Figures place the number of rapes during the 3 months of the Rwandan Genocide at minimum 100,000 and up to 500,000 (United Nations). However, as rape is notoriously difficult to document and more often than not goes unreported, it is likely that those numbers are far higher. Statistics do not translate the meaning and devastation of war fought through women’s bodies as a military strategy. This brings to light the fact that the social sphere of women is typically viewed as outside the concern of state or official involvement. Sexual and gendered violence needs to be recognized as an intrinsic aspect of women’s structural inequality. The undefined boundary between when rape should be treated as an individual criminal act or as a weapon of war and violence has been used as an excuse to avoid action (Hannah Pearce).
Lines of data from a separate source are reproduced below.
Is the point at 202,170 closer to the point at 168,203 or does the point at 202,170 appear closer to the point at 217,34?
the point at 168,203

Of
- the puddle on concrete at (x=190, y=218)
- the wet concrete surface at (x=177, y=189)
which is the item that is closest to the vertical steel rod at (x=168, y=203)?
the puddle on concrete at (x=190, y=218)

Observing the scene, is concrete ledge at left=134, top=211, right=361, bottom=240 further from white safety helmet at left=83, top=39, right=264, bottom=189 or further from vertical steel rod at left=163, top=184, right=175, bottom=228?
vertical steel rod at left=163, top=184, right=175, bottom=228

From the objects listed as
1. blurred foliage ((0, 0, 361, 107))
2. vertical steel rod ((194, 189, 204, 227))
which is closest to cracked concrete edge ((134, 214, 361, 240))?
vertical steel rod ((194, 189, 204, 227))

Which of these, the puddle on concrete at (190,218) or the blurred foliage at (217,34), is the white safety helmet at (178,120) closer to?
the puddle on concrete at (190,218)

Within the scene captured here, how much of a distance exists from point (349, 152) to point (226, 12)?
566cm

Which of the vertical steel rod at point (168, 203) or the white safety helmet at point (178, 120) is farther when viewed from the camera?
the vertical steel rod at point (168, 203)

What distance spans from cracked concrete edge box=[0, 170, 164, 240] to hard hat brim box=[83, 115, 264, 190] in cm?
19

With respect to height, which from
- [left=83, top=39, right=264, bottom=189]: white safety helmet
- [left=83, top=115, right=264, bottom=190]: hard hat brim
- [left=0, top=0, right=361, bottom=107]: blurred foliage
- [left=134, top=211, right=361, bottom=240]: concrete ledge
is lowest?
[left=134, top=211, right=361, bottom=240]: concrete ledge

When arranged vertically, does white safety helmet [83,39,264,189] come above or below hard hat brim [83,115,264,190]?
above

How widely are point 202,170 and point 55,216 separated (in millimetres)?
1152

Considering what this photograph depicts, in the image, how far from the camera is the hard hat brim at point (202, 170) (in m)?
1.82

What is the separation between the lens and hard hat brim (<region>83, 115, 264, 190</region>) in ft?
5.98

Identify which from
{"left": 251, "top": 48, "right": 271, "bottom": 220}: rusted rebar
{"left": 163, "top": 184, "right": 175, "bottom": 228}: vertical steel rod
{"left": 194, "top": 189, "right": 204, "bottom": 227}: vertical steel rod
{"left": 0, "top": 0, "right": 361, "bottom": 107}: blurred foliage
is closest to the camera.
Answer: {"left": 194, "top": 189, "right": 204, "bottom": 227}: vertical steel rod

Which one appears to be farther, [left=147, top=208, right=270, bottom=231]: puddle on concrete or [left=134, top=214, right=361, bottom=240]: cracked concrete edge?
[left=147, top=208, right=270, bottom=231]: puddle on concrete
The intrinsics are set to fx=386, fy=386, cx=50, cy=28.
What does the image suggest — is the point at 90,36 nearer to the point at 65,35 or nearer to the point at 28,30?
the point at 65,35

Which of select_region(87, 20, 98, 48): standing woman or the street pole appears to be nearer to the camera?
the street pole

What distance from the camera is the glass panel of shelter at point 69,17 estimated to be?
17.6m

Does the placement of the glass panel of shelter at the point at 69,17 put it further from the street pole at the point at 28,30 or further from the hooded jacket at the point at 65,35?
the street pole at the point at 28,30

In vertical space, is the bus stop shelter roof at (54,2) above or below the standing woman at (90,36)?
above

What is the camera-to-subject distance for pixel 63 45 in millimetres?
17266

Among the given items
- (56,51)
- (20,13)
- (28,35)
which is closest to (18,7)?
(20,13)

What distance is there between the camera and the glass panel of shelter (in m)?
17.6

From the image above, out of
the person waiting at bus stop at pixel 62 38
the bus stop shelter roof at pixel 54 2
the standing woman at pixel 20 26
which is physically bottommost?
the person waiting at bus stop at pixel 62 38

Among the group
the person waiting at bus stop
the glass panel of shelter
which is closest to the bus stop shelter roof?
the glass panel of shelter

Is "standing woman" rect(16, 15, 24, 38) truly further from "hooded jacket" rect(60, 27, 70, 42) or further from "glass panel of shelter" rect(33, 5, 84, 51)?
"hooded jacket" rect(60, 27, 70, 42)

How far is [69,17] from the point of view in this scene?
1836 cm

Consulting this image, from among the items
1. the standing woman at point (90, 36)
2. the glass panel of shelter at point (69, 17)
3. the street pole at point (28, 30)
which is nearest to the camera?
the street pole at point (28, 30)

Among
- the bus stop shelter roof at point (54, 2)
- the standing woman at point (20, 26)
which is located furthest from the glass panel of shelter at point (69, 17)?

The lack of a universal, cohesive attitude and denunciation towards sexual violence will be one of the most challenging obstacles to overcome. Rape as a weapon of war arises out of uncontrolled malice, desire for power, and a sense of inadequacy from the perpetrator — yet it is the victim who suffers from shame and social exclusion after the fact (Hannah Pearce). The stigma that women face after suffering sexual violence often leads victims to deny rape for integrity reasons. Adding insult to injury, the male-dominated legal processes that women have to go through to report their attacks are unreliable and insensitive. This issue is underestimated, for how should we expect hesitant, abused women to put their trust in a legal system that will likely fail them? To put things in perspective, in the UK, a nation with developed legal systems and relative gender equality, only 6 percent of reported rapes end in conviction (Journal of Law and Society). Now imagine that statistic in a war-torn state with limited resources.

Going forward, it is essential that sexual violence and rape is internationally understood and treated as a weapon of torture, a war crime, and a crime against humanity. Procedural changes and enforced punishment are necessary to win the battle against sexual violence, for rape can no longer be an unchallenged, mass means of torture that is carried out without consequence. More importantly, society needs to get on the side of women and provide social sanctions within communities that allow their plight to be redressed. Rape has been a habitual and dismissed product of conflict for as long as there have been wars, but there is no excuse for this still to be the case in our modern world. Through reformed politics, legal procedures, and attitudes, victims of sexual violence can receive the support and justice they deserve.